DataStage environments
DataStage offers six PX environments that you can use to run your jobs. A Default DataStage PX S runtime environment is started when you run a data flow as a job. However, before you run the flow as a job, you can update the environment to any of the six environments that are available.
All runtimes consume capacity unit hours (CUHs) that are tracked. Only the time it takes to run jobs is tracked. Creating, configuring, and updating flows on the canvas does not use any CUHs.
Transforming data
When you run a job to extract, transform, or load data in DataStage, a Default DataStage XS runtime is started automatically and is listed as an active runtime on the Environments page of your project.
Running a flow
You can create a job in which to run your DataStage flow:
- Directly on the DataStage canvas by clicking the run icon from the DataStage toolbar
- From your project’s DataStage flows page by selecting the DataStage flow and clicking the Action menu and selecting Create job.
Environment options in jobs
When you create a job in which to run a DataStage flow, you can select one the following preset environments:
| Name | Hardware configuration |
|---|---|
Default DataStage PX S |
1 Conductor: 1vCPU and 4 GB RAM; X |
Default DataStage PX M |
1 Conductor: 2 vCPU and 8 GB RAM; X |
Default DataStage PX L |
1 Conductor: 4 vCPU and 16 GB RAM; X |
Default DataStage PX (MPP) S |
1 Conductor: 1 vCPU and 4 GB RAM; 2 computes: 4 vCPU and 16 GB RAM |
Default DataStage PX (MPP) M |
1 Conductor: 1 vCPU and 4 GB RAM; 4 computes: 4 vCPU and 16 GB RAM |
Default DataStage PX (MPP) L |
1 Conductor: 1 vCPU and 4 GB RAM; 8 computes: 4 vCPU and 16 GB RAM |
The Default DataStage PX S runtime is used when you run a job to extract, transform, and load data in DataStage, unless you select a different environment.
Select the Default DataStage PX S runtime and other environments that have less compute nodes, CPU, and RAM if you run jobs that operate on small data sets. For jobs that include large data sets or many stages, select plans with more CPU and memory so jobs run faster.

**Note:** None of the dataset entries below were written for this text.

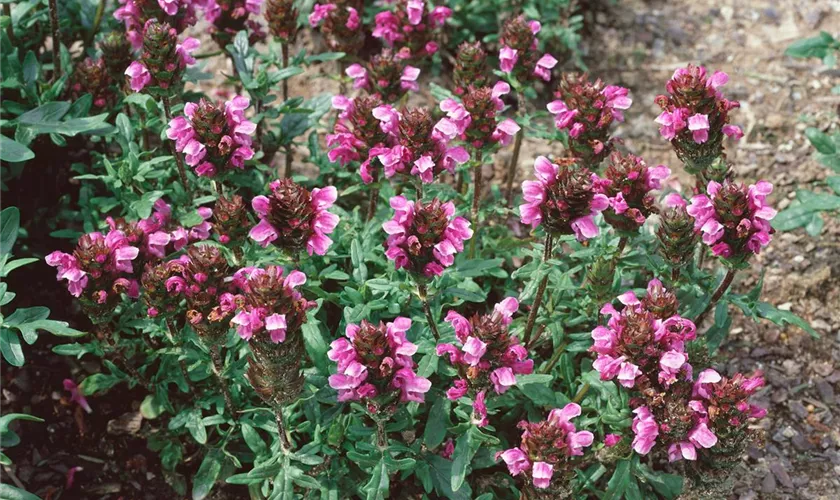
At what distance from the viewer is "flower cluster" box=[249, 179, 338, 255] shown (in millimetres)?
3510

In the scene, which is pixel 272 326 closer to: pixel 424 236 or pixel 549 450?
pixel 424 236

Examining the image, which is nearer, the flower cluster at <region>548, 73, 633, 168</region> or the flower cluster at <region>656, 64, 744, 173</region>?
the flower cluster at <region>656, 64, 744, 173</region>

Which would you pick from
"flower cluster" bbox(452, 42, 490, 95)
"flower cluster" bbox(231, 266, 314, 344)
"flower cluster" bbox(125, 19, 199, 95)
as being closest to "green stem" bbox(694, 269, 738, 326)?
"flower cluster" bbox(452, 42, 490, 95)

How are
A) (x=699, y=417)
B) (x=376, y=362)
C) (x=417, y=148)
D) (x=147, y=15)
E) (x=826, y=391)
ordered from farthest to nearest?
(x=826, y=391) → (x=147, y=15) → (x=417, y=148) → (x=699, y=417) → (x=376, y=362)

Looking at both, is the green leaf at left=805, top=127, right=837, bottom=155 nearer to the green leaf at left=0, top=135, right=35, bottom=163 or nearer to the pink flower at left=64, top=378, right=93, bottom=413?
the green leaf at left=0, top=135, right=35, bottom=163

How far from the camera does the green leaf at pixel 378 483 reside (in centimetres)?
363

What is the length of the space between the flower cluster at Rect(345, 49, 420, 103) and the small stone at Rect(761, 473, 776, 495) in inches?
96.5

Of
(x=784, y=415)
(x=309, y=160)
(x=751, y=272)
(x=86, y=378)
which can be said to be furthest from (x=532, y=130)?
(x=86, y=378)

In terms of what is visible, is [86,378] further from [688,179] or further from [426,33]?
[688,179]

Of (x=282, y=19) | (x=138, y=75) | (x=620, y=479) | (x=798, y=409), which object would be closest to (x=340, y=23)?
(x=282, y=19)

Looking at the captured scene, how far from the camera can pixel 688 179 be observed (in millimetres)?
5621

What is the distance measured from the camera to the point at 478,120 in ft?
12.9

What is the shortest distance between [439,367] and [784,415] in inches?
72.4

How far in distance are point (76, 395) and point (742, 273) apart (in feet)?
11.4
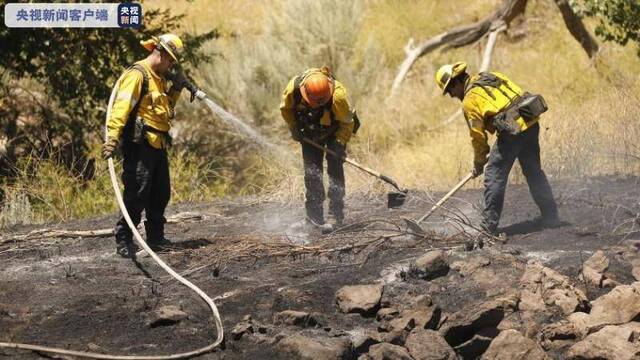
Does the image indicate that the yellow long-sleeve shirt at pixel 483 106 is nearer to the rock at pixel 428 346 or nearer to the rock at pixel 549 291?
the rock at pixel 549 291

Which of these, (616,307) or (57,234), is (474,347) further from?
(57,234)

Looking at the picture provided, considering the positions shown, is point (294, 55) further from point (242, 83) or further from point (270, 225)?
point (270, 225)

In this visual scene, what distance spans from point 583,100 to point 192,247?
25.4 ft

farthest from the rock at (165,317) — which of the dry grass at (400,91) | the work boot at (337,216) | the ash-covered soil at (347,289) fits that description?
the dry grass at (400,91)

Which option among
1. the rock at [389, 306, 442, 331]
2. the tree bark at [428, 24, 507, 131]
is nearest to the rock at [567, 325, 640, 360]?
the rock at [389, 306, 442, 331]

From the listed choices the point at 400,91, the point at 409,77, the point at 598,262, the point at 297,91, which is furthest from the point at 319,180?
the point at 409,77

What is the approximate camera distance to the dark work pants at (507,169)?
7.50 m

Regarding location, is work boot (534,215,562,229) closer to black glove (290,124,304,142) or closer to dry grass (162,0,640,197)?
Answer: black glove (290,124,304,142)

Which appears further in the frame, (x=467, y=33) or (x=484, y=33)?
(x=467, y=33)

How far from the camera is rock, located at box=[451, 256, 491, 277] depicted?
679 cm

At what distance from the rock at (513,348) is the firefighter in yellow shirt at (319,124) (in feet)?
9.29

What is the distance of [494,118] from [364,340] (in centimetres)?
242

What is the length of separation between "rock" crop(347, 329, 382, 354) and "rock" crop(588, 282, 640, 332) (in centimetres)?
131

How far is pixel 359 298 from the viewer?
6270 mm
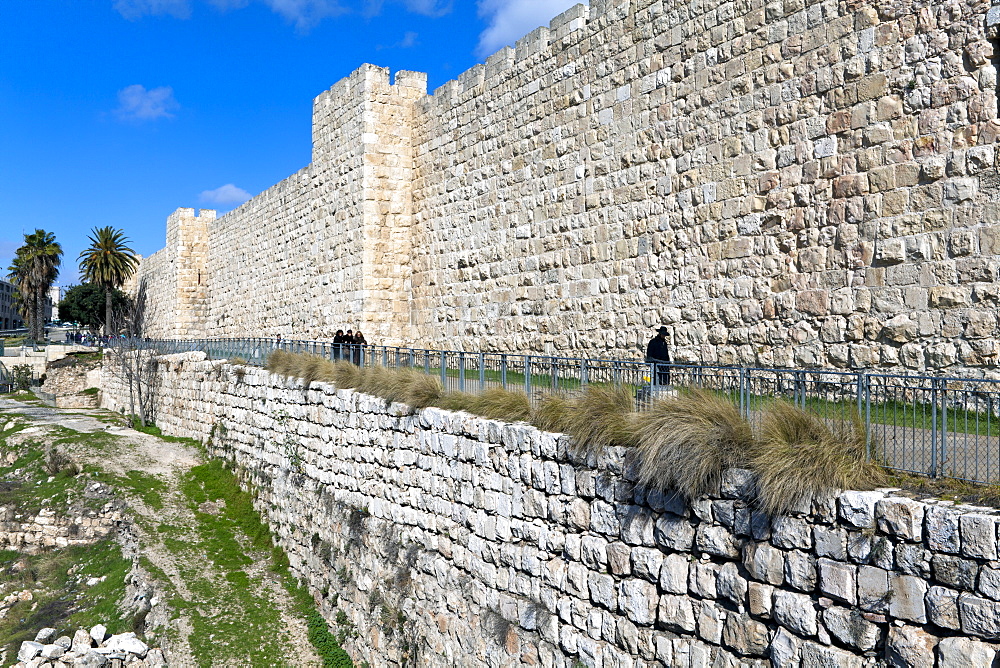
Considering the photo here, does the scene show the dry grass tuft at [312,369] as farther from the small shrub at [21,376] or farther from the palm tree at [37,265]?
the palm tree at [37,265]

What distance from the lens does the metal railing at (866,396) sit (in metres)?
Answer: 4.04

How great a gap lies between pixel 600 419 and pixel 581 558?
1091 millimetres

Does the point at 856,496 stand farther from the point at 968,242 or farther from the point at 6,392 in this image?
the point at 6,392

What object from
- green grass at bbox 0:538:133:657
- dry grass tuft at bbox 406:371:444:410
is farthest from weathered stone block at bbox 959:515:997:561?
green grass at bbox 0:538:133:657

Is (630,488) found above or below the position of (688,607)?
above

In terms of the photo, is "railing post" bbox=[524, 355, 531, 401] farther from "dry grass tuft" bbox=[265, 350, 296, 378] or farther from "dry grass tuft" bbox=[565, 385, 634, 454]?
"dry grass tuft" bbox=[265, 350, 296, 378]

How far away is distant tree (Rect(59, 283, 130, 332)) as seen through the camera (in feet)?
153

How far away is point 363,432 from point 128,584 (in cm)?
385

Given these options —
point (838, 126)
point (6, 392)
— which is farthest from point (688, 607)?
point (6, 392)

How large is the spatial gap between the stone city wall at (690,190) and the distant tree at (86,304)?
37349mm

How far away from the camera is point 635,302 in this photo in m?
9.76

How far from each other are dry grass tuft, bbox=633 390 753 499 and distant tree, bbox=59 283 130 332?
46819 mm

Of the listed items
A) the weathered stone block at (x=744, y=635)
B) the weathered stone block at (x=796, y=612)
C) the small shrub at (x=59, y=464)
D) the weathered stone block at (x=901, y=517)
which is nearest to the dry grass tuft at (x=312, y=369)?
the small shrub at (x=59, y=464)

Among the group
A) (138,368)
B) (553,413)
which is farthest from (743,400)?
(138,368)
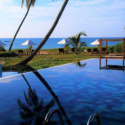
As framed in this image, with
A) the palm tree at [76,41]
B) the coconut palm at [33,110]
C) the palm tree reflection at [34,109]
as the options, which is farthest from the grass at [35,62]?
the coconut palm at [33,110]

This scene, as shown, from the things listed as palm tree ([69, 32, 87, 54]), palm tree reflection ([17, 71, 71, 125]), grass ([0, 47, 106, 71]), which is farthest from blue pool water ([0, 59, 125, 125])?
palm tree ([69, 32, 87, 54])

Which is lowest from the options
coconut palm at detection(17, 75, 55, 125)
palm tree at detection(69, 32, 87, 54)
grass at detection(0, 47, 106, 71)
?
coconut palm at detection(17, 75, 55, 125)

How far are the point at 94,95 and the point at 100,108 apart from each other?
1103mm

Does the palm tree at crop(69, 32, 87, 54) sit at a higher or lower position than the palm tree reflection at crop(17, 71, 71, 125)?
higher

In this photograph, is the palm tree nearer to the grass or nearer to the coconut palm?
the grass

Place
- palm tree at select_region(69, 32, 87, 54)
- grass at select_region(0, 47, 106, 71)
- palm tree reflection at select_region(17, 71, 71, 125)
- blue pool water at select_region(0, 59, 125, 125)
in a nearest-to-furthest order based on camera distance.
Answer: palm tree reflection at select_region(17, 71, 71, 125), blue pool water at select_region(0, 59, 125, 125), grass at select_region(0, 47, 106, 71), palm tree at select_region(69, 32, 87, 54)

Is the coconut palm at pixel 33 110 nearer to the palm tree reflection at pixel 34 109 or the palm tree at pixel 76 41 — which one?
the palm tree reflection at pixel 34 109

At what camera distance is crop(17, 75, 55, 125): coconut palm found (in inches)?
153

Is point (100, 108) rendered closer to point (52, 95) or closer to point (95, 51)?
point (52, 95)

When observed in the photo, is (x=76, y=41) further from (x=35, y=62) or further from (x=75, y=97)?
(x=75, y=97)

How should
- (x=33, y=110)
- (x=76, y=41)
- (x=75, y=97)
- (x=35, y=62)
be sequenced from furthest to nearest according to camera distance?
(x=76, y=41)
(x=35, y=62)
(x=75, y=97)
(x=33, y=110)

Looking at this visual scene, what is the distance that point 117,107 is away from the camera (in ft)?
14.9

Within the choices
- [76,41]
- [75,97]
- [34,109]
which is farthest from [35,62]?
[34,109]

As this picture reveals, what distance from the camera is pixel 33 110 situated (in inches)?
174
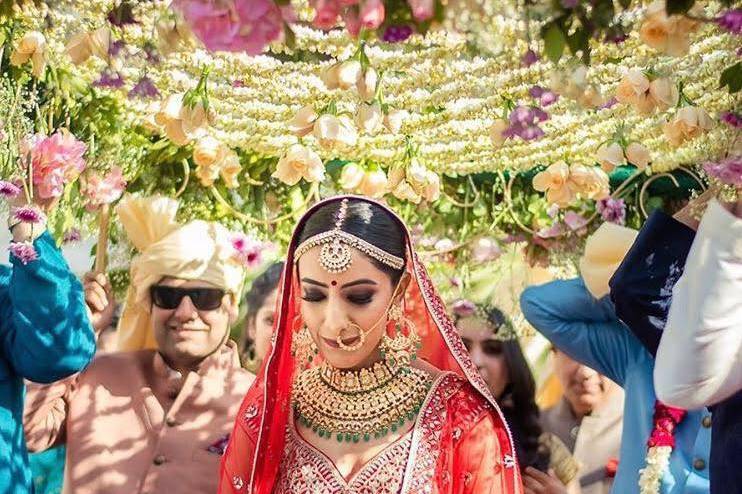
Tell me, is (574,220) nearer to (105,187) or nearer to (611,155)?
(611,155)

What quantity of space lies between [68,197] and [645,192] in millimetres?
2381

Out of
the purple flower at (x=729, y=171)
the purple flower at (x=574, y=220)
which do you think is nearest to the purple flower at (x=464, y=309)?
the purple flower at (x=574, y=220)

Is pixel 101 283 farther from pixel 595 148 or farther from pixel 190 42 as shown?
pixel 190 42

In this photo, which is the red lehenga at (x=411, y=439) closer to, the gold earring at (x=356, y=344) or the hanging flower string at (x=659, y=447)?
the gold earring at (x=356, y=344)

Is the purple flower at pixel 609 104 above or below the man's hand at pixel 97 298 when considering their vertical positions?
above

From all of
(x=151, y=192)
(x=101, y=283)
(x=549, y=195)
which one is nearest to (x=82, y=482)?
(x=101, y=283)

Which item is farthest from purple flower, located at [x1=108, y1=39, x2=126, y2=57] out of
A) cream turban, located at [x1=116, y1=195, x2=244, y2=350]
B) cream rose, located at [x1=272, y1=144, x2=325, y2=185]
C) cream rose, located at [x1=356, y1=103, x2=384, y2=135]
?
cream turban, located at [x1=116, y1=195, x2=244, y2=350]

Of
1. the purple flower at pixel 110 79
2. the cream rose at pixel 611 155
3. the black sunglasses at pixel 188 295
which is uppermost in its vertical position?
the purple flower at pixel 110 79

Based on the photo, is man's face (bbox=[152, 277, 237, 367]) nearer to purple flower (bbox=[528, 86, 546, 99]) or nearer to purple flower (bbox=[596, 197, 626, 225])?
purple flower (bbox=[528, 86, 546, 99])

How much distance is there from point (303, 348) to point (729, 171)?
5.42 feet

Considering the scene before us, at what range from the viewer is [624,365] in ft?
14.0

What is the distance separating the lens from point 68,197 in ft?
15.3

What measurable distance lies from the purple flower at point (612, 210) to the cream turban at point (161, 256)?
1414 millimetres

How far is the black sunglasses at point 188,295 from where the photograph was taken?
4547mm
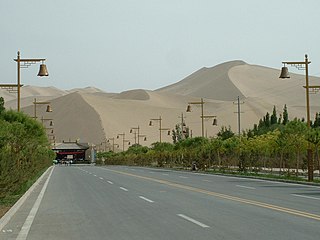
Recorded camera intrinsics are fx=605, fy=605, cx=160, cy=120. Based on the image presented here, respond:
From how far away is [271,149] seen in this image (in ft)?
171

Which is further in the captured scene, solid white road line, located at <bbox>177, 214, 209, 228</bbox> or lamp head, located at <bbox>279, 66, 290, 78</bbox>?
lamp head, located at <bbox>279, 66, 290, 78</bbox>

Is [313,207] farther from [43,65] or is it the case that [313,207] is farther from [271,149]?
[271,149]

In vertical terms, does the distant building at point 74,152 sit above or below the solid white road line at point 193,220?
above

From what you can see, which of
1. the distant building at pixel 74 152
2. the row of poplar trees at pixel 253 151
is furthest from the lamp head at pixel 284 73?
the distant building at pixel 74 152

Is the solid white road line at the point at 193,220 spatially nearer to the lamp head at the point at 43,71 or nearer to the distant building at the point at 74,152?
the lamp head at the point at 43,71

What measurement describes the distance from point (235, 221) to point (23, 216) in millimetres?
6570

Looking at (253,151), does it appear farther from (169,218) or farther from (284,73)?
(169,218)

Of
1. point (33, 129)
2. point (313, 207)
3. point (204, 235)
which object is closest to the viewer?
point (204, 235)

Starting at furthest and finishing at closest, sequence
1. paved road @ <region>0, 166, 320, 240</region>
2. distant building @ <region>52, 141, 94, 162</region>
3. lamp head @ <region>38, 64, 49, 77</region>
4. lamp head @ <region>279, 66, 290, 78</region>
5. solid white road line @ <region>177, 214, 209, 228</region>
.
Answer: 1. distant building @ <region>52, 141, 94, 162</region>
2. lamp head @ <region>279, 66, 290, 78</region>
3. lamp head @ <region>38, 64, 49, 77</region>
4. solid white road line @ <region>177, 214, 209, 228</region>
5. paved road @ <region>0, 166, 320, 240</region>

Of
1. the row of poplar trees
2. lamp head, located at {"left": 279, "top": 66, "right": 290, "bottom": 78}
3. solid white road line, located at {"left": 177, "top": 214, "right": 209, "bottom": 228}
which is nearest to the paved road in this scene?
solid white road line, located at {"left": 177, "top": 214, "right": 209, "bottom": 228}

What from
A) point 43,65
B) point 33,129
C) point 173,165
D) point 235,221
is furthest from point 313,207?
point 173,165

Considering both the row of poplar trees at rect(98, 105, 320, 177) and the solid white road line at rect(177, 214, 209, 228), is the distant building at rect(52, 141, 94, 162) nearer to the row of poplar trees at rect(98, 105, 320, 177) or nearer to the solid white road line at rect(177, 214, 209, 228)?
the row of poplar trees at rect(98, 105, 320, 177)

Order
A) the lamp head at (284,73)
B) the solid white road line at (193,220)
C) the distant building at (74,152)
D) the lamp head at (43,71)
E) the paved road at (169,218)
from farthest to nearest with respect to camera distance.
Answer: the distant building at (74,152), the lamp head at (284,73), the lamp head at (43,71), the solid white road line at (193,220), the paved road at (169,218)

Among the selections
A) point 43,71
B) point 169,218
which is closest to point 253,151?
point 43,71
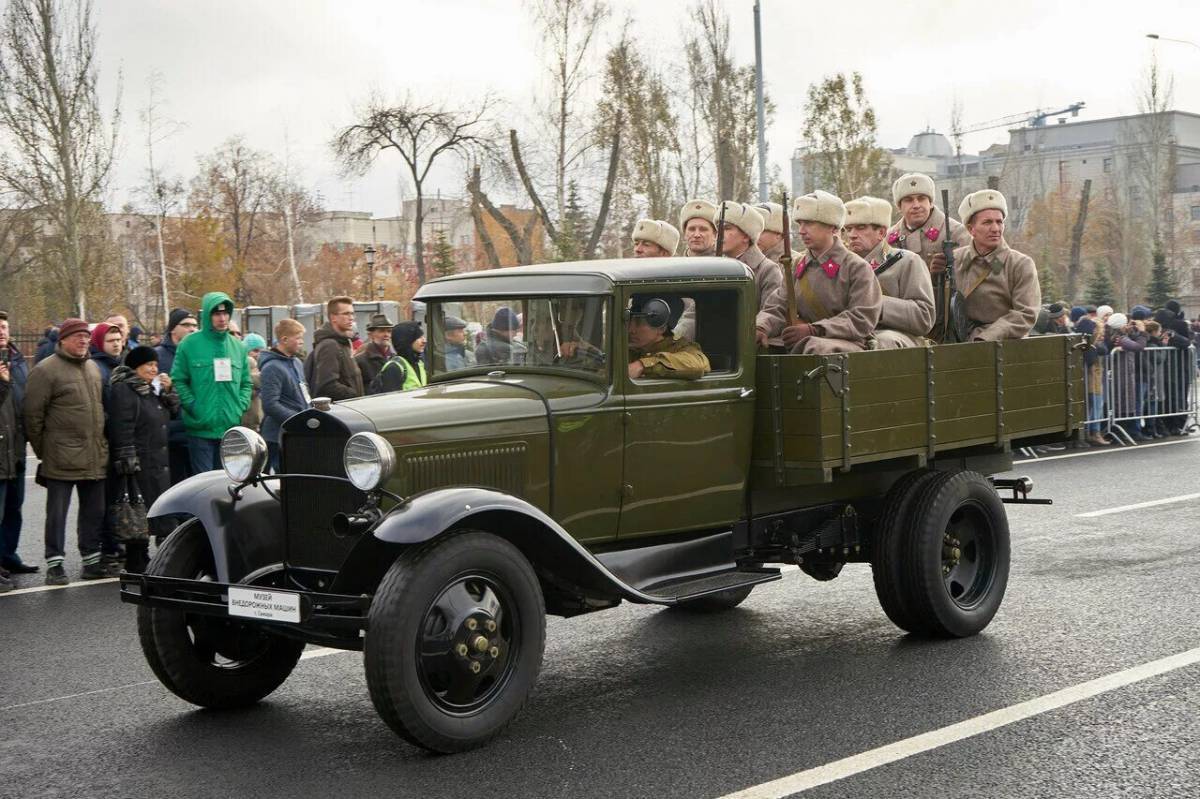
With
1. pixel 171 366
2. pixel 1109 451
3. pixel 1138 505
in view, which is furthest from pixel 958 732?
pixel 1109 451

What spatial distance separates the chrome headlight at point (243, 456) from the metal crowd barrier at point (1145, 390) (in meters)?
13.8

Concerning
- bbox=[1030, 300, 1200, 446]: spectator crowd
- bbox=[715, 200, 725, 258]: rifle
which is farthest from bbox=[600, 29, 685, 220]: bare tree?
bbox=[715, 200, 725, 258]: rifle

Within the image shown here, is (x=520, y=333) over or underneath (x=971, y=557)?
over

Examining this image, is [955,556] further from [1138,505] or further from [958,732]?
[1138,505]

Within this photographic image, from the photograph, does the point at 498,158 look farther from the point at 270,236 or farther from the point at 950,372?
the point at 950,372

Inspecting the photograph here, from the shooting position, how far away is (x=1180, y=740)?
5.03 meters

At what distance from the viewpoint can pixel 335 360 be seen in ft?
34.4

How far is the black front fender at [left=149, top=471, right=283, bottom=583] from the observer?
567 centimetres

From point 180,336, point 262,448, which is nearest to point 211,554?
point 262,448

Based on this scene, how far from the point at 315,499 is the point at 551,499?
1.00 metres

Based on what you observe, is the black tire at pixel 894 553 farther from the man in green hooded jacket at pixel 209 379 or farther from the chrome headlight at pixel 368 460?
the man in green hooded jacket at pixel 209 379

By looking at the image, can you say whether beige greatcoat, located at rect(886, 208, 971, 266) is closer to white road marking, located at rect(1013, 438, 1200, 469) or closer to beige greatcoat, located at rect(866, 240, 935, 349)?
beige greatcoat, located at rect(866, 240, 935, 349)

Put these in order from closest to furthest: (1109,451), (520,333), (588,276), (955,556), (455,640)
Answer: (455,640) → (588,276) → (520,333) → (955,556) → (1109,451)

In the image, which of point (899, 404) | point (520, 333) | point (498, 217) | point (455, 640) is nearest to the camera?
point (455, 640)
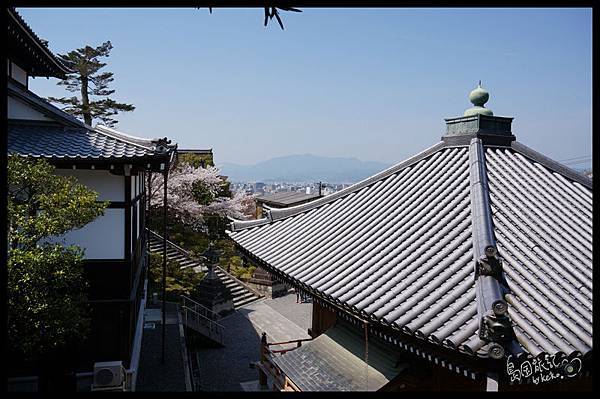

To update the environment that you want to use:
- On the flow canvas, select the run settings icon and select the environment that you want to use.
- Select a job, edit the job configuration, and on the run settings tab, change the environment.
Runtime logs for jobs
To view the accumulated logs for a DataStage job:
- From the project’s Jobs page, click the job that ran the DataStage flow for which you want to see logs.
- Click the job run. You can view the job log, copy the log to clipboard, or download the log.